Task prompt
Give back every line of the material below exactly, but no images.

Information supplied
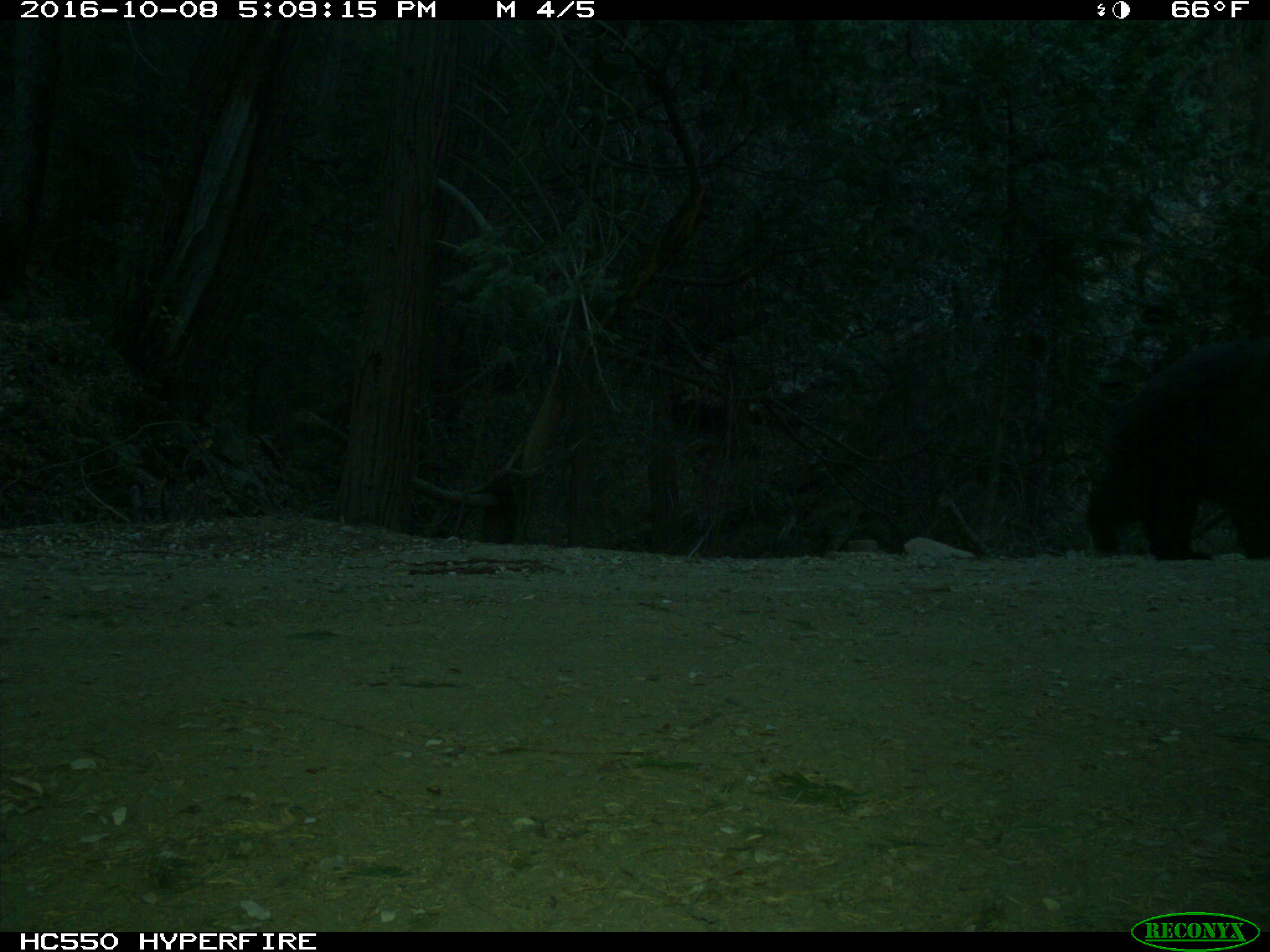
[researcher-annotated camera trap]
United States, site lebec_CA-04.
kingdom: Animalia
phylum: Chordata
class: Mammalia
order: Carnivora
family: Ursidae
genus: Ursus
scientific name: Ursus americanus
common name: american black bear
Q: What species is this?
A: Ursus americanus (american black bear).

Output for this exercise
[researcher-annotated camera trap]
United States, site lebec_CA-04.
kingdom: Animalia
phylum: Chordata
class: Mammalia
order: Carnivora
family: Ursidae
genus: Ursus
scientific name: Ursus americanus
common name: american black bear
Q: What species is this?
A: Ursus americanus (american black bear).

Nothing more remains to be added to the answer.